Древнестоическая этика, весьма суровая и ригористическая, признавала только разумную добродетель в качестве высшего блага, полагая, что именно такая добродетель есть подлинное выявление человеческой природы, стремящейся к самосохранению именно при помощи добродетели и именно при помощи разума. Но на Панеции и Посидонии мы уже видели (выше, 792, 817), насколько смягчилась эта суровость древнего стоицизма во II-I вв. до н.э. Это моральное смягчение у Антиоха только прогрессирует. Он учил, что природное происхождение имеет не только чисто разумная добродетель, но таким же естественным характером обладают и все телесные блага, куда Антиох относил не только здоровье, богатство и т.д., но и красоту. Получалось, следовательно, что красота относится только к телу, и потому она и является порождением самой природы человека, потому она естественна и потому она разумна. Это не значит, что Антиох все добродетели считал одинаковыми.

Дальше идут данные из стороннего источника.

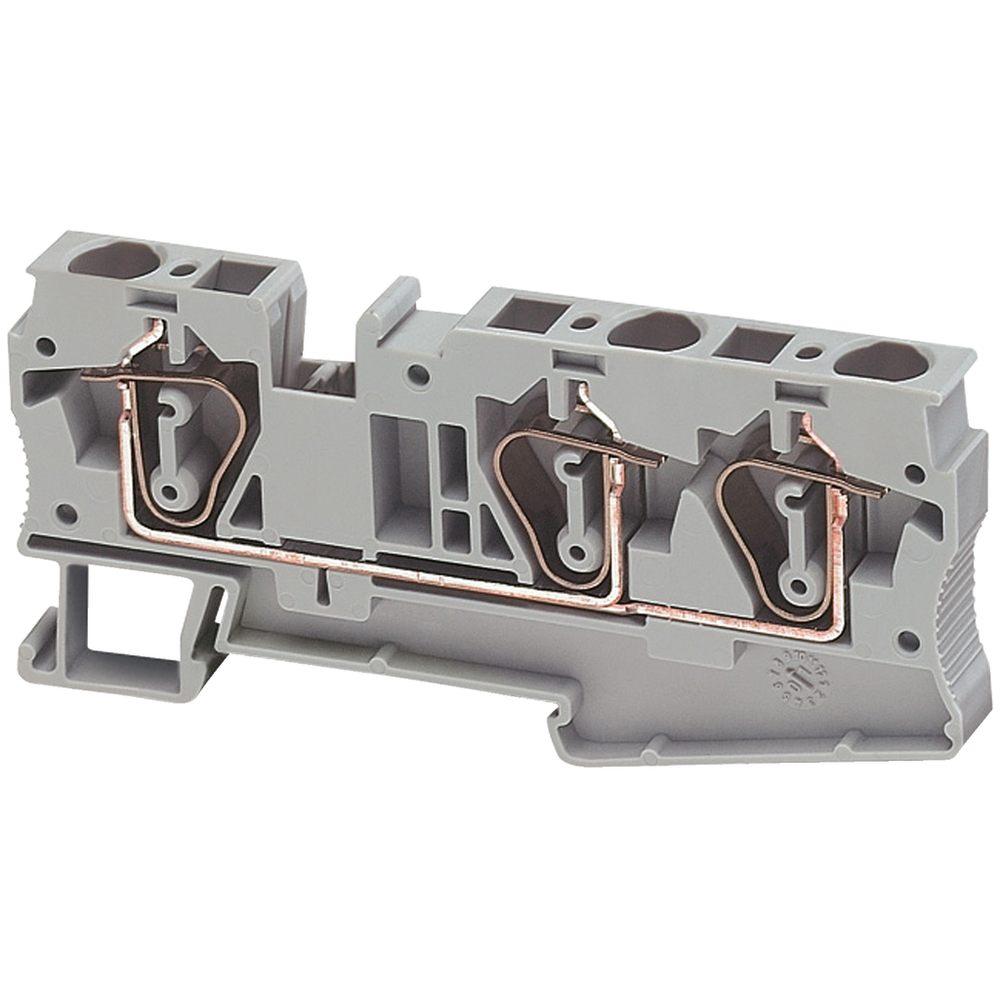 Image of Schneider Electric NSYTRR63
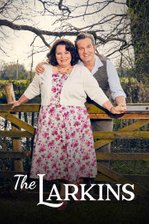 The Larkins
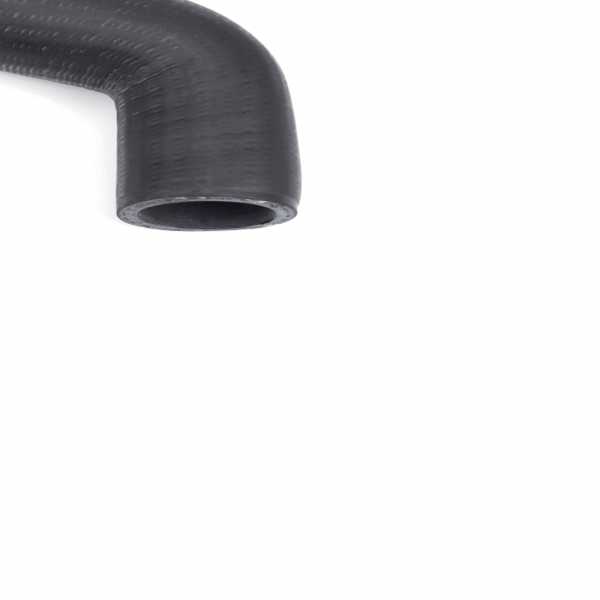 Mangueira Superior do Radiador D-11000 Jamaica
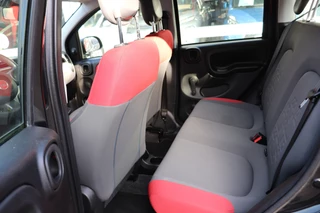 Fiat Panda . - afbeelding nr 10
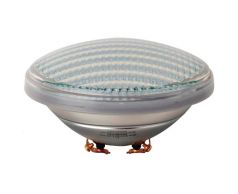 Світлодіодна лампа Aquaviva GAS PAR56-270 LED SMD RGB Dimmer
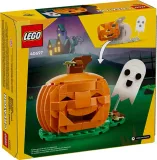 lego-40697-creator-dynia-na-halloween-plec-chlopcy-dziewczynki-unisex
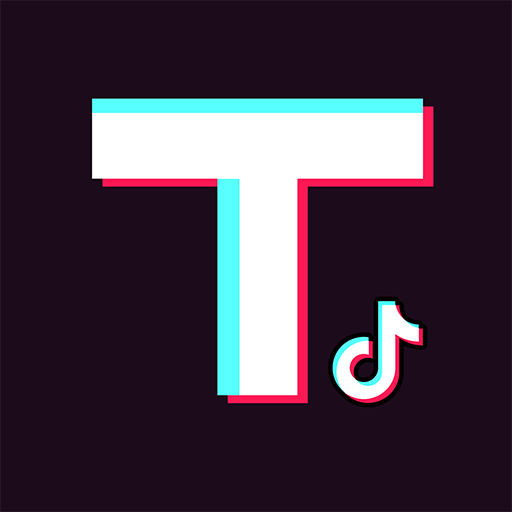TikTok Realtime APK for Android Download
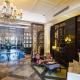 Cape Royale Apartment 810, Кейптаун - Фото 6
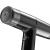 Hair Dryer IQ3 Perfetto Black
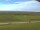 Webcam auf Baltrum, 0 km entfernt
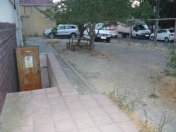İcarəyə verilir 3 otaqlı 60 m2 obyekt Köhnə Günəşli
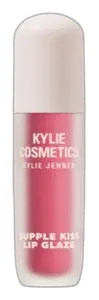 Kylie Cosmetics Supple Kiss Lip Glaze Lover girl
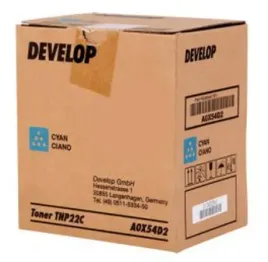 develop-toner-cyan-tnp-22c-tnp22c-a0x54d2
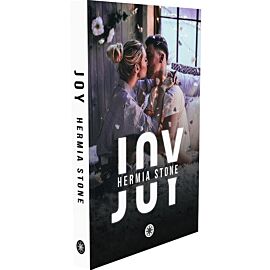Joy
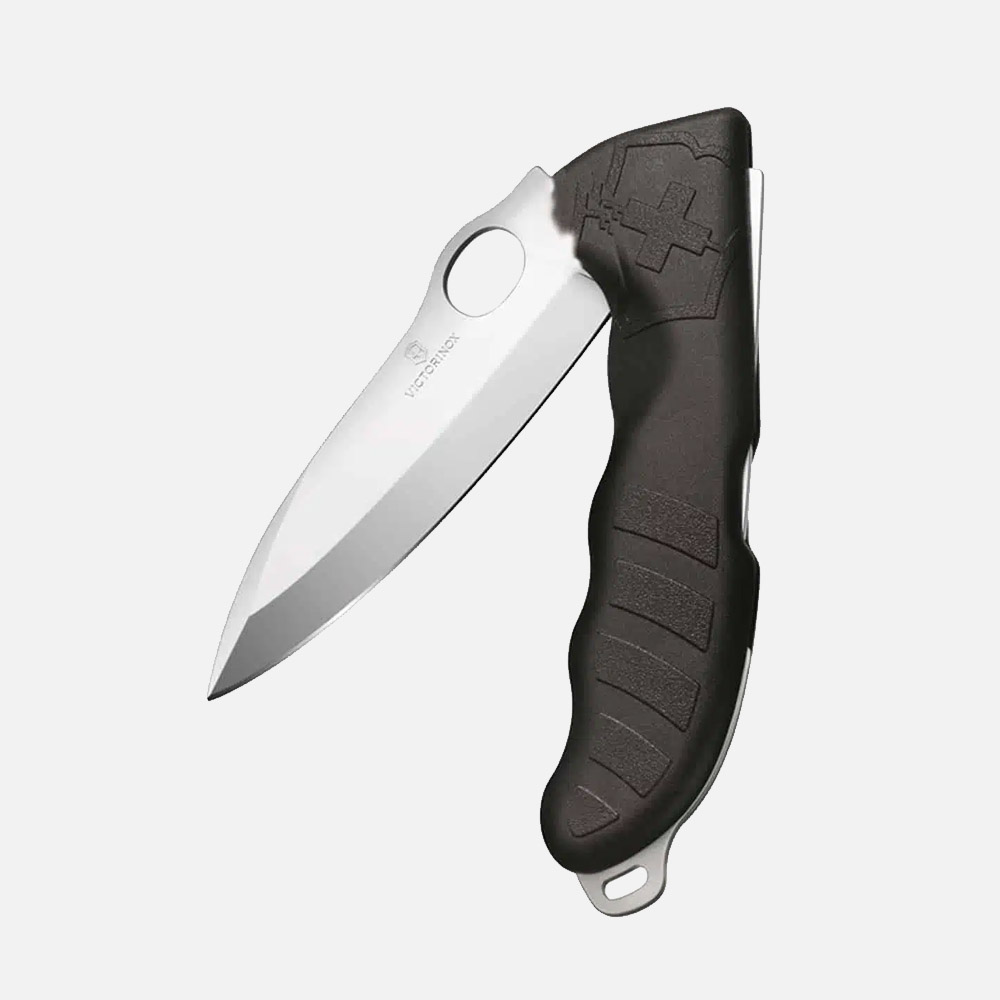 navaja-victorinox-hunter-pro-m Navaja Victorinox Hunter Pro M
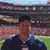 Angelo Gionis's profile image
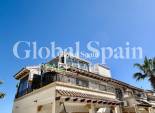 Venta - APARTAMENTO -
PUNTA PRIMA - Costa Blanca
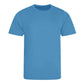 majcoteka:sku:jc020shb-xs:color:jc020-sapphire_blue-a1.jpg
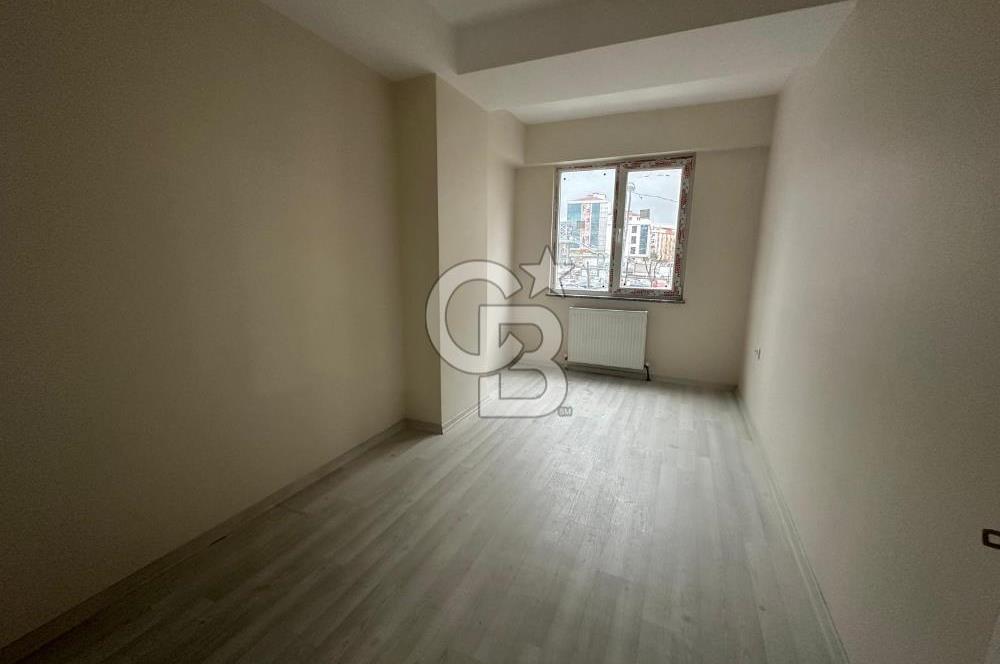 AVCILAR DENİZKÖŞKLER MAHALLESİ 3+1 SATILIK DAİRE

Чисто духовная, то есть чисто разумная, добродетель для него все-таки выше, чем добротность тела. Тем не менее отличие и от древнего стоицизма и от платоно-аристотелевского идеализма у Антиоха здесь не подлежит никакому сомнению. А отсюда можно сделать вывод, что и в своих теориях эстетической тождественности идеального и материального он придавал материальному началу отнюдь не самое последнее значение, а наоборот, всю красоту он относил именно к этой области.
В результате необходимо сказать, что "эклектизм" Антиоха не является просто внешним смешением разных философских позиций, но, наоборот, делает заметный шаг вперед в смысле существенного объединения тогдашних школ. Философско-эстетическая позиция древнего стоицизма у Антиоха продолжает смягчаться не меньше, чем у Панеция и Посидония, а может быть, и еще больше. У него не только ничего не остается от академического скепсиса, но сам, будучи платоником и даже главой Пятой платоновской Академии, Антиох начинает платонически трактовать также и всю телесную область, тем самым создавая основу для будущих, еще более радикальных синтезов.
§2. Цицерон
1. Основная направленность
Этот знаменитый римский оратор (106-43 до н.э.) уже рассматривался нами выше как блестящий представитель античной риторики и риторической эстетики. Сейчас необходимо сказать о нем несколько слов в плане теоретической философии, поскольку в истории слияния платонизма и стоицизма он тоже играет некоторую роль, будучи непосредственным учеником многих философов разных направлений, но, самое главное, учеником Посидония и Антиоха. Не нужно преувеличивать его философскую значимость, поскольку и сам он претендовал не столько на самостоятельную философскую систему, сколько преследовал цели изложения греческой философии на латинском языке и соответствующую этому римскую интерпретацию. Такую свою роль он сам выставляет в подробных и красноречивых рассуждениях. Здесь мы указали бы на тексты о большой значимости для Цицерона вообще латинских переводов и интерпретаций греческих авторов не только в философии, но и в поэзии (Cic. De fin. I 2, 4).
"Так как из всех занятий, которые относятся к правильному образу жизни, систематическое изучение состоит в занятии мудростью, которая называется философией, то я счел для себя необходимым изъяснить ее на латинском языке не потому, что она не может быть выяснена греческими сочинениями и учеными, но мое мнение всегда было таково, что наши или придумали сами все лучше, чем греки, или заимствованное от них усовершенствовали, что по крайней мере считали достойным, чтобы заниматься" (Tusc. I 1).
Та же мысль проводится и в начале другого трактата Цицерона (De off. I 1, 1).
Этот последний текст, однако, имеет более глубокое значение. Здесь Цицерон не только сознательно утверждает свою зависимость от греческих философов, причем разных направлений, но еще и весьма глубоко и убедительно говорит о необходимости именно римской интерпретации греческой философии. Прежде всего Цицерон объявляет себя здесь приверженцем перипатетиков. Но он тут же заявляет, что и он и перипатетики хотят быть учениками Сократа и Платона. Это - во-первых. Во-вторых же, Цицерон полагает, что греки были либо хорошими философами, либо хорошими ораторами, но совместить эти две области они не могли. Это выпало только на долю римлян; и Цицерон объявляет, что именно к такому синтезу он всегда и стремится.
"По моему мнению, если бы Платон захотел обратиться к роду изложения, пригодному для форума, он мог бы говорить и основательно и обильно. И Демосфен, если бы он удержал то, чему он научился у Платона, и захотел бы произнести, мог бы исполнить изящно и блистательно. Таким же образом сужу об Аристотеле и Исократе, из которых тот и другой, находя наслаждение в своем занятии, пренебрег другим".